Ce bon et fier peuple montra les dents; Palmerston et Bonaparte durent se contenter de l'expulsion. Les proscrits s'emurent mediocrement. Ils recurent avec un sourire la signification officielle, un peu baragouinee. Soit, dirent les proscrits. Expioulcheune. Cette prononciation les satisfit.

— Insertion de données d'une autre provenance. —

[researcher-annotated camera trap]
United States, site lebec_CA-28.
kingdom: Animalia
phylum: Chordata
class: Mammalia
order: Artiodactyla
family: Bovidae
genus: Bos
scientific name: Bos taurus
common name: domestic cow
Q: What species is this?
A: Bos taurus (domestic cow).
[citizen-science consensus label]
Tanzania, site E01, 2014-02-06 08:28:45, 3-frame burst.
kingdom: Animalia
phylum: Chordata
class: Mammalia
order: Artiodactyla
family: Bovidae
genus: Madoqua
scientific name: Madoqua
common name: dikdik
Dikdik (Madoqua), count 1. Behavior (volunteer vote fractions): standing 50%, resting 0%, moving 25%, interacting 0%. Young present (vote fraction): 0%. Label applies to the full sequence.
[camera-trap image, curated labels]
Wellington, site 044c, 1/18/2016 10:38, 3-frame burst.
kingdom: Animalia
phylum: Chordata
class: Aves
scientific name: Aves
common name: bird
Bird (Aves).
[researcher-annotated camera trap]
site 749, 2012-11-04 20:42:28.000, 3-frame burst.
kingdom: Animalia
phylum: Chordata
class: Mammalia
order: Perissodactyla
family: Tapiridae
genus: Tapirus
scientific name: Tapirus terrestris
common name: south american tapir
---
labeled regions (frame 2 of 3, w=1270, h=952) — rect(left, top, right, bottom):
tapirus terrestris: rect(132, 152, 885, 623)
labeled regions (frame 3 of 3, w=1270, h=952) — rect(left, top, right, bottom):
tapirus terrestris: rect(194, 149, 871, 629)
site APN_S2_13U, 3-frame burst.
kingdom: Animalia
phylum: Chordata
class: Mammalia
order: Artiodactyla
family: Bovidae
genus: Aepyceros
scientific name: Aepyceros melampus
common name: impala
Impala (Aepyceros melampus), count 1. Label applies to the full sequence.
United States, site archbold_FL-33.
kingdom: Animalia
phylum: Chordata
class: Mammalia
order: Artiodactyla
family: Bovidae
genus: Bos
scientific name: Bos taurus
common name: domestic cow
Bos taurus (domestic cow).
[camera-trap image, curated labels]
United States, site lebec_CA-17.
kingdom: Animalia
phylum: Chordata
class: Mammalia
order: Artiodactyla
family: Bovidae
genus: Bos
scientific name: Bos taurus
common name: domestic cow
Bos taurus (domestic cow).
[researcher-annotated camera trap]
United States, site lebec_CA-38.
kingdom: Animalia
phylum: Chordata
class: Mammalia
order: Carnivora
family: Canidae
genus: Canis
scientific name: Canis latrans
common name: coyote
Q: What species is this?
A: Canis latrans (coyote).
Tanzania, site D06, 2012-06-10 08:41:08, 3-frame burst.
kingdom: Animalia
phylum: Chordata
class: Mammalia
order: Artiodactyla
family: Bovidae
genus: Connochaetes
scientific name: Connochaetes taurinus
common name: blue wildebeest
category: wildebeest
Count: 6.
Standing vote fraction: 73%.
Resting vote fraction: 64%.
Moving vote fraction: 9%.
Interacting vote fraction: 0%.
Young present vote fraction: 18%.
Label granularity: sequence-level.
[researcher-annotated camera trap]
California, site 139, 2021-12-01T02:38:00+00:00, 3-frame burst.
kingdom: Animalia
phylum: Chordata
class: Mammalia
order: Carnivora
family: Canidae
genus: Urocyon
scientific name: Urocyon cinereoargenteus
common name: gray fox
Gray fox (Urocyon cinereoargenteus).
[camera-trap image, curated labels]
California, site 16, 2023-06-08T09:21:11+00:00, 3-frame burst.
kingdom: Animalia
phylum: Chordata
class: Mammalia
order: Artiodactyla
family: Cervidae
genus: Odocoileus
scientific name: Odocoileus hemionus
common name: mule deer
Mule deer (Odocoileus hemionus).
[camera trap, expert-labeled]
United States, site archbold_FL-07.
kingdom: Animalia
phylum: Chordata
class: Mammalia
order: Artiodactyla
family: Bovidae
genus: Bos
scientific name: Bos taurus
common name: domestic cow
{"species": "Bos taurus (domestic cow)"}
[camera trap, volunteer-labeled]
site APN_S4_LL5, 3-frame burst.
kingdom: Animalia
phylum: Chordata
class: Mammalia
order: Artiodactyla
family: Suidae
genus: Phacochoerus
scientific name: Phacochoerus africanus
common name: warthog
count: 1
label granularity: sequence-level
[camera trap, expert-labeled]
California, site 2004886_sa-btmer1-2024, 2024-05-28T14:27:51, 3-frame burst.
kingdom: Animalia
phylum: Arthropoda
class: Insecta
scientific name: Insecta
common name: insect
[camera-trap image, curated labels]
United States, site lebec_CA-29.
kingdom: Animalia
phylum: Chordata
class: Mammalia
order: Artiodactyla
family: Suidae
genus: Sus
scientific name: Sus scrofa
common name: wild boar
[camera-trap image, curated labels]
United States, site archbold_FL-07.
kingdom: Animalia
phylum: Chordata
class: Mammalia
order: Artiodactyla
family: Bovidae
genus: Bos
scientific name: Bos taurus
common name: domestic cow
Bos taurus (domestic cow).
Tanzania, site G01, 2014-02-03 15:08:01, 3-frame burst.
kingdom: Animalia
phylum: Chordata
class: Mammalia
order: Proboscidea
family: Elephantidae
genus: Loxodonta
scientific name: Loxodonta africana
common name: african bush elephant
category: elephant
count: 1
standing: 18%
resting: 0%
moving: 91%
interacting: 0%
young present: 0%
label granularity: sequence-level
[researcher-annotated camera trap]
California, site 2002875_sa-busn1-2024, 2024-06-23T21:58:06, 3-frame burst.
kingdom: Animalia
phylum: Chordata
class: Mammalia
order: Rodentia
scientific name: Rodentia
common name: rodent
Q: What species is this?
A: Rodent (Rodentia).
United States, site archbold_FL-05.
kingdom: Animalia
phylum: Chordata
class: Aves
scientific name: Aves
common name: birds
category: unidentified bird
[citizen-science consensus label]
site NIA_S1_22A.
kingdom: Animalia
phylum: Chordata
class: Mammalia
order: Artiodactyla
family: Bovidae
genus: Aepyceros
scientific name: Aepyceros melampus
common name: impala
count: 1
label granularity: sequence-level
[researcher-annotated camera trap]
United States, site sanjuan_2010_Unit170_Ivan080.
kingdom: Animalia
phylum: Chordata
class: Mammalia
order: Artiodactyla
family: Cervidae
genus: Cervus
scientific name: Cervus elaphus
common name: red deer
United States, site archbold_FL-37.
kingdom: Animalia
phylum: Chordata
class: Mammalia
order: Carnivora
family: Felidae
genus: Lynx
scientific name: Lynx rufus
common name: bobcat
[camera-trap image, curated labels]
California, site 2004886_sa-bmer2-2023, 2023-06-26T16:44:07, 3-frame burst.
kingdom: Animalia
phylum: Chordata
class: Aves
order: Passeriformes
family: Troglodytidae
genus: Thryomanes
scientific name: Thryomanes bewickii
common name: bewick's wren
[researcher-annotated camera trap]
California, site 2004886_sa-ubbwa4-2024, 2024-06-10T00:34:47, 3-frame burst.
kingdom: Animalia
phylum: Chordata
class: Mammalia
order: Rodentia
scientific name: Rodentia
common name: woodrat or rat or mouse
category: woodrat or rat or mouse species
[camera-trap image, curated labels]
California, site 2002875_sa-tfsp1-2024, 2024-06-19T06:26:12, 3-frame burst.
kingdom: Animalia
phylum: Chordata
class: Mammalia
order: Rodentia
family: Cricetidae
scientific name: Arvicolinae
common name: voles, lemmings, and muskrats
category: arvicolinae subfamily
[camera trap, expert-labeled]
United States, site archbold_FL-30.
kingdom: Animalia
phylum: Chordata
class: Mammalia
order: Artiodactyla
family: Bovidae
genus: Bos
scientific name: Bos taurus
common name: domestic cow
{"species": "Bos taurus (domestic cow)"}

A cette epoque, si les gouvernements etaient de connivence avec le prescripteur, on sentait entre les proscrits et les peuples une complicite superbe. Cette solidarite, d'ou resultera l'avenir, se manifestait sous toutes les formes, et l'on en trouvera les marques a chacune des pages de ce livre. Elle eclatait a l'occasion d'un passant quelconque, d'un homme isole, d'un voyageur reconnu sur une route; faits imperceptibles sans doute, et de peu d'importance, mais significatifs. En voici un qui merite peut-etre qu'on s'en souvienne.

IX

En l'ete de 1867, Louis Bonaparte avait atteint le maximum de gloire possible a un crime. Il etait sur le sommet de sa montagne, car on arrive en haut de la honte; rien ne lui faisait plus obstacle; il etait infame et supreme; pas de victoire plus complete, car il semblait avoir vaincu les consciences. Majestes et altesses, tout etait a ses pieds ou dans ses bras; Windsor, le Kremlin, Schoenbrunn et Potsdam se donnaient rendez-vous aux Tuileries; on avait tout, la gloire politique, M. Rouher; la gloire militaire, M. Bazaine; et la gloire litteraire, M. Nisard; on etait accepte par de grands caracteres, tels que MM. Vieillard et Merimee; le Deux-Decembre avait pour lui la duree, les quinze annees de Tacite, grande mortalis oevi spatium; l'empire etait en plein triomphe et en plein midi, s'etalant. On se moquait d'Homere sur les theatres et de Shakespeare a l'academie. Les professeurs d'histoire affirmaient que Leonidas et Guillaume Tell n'avaient jamais existe; tout etait en harmonie; rien ne detonnait, et il y avait accord entre la platitude des idees et la soumission des hommes; la bassesse des doctrines etait egale a la fierte des personnages; l'avilissement faisait loi; une sorte d'Anglo-France existait, mi-partie de Bonaparte et de Victoria, composee de liberte selon Palmerston et d'empire selon Troplong; plus qu'une alliance, presque un baiser. Le grand juge d'Angleterre rendait des arrets de complaisance; le gouvernement britannique se declarait le serviteur du gouvernement imperial, et, comme on vient de le voir, lui prouvait sa subordination par des expulsions, des proces, des menaces d'alien-bill, et de petites persecutions, format anglais. Cette Anglo-France proscrivait la France et humiliait l'Angleterre, mais elle regnait; la France esclave, l'Angleterre domestique, telle etait la situation. Quant a l'avenir, il etait masque. Mais le present etait de l'opprobre a visage decouvert, et, de l'aveu de tous, c'etait magnifique. A Paris, l'exposition universelle resplendissait et eblouissait l'Europe; il y avait la des merveilles; entre autres, sur un piedestal, le canon Krupp, et l'empereur des francais felicitait le roi de Prusse.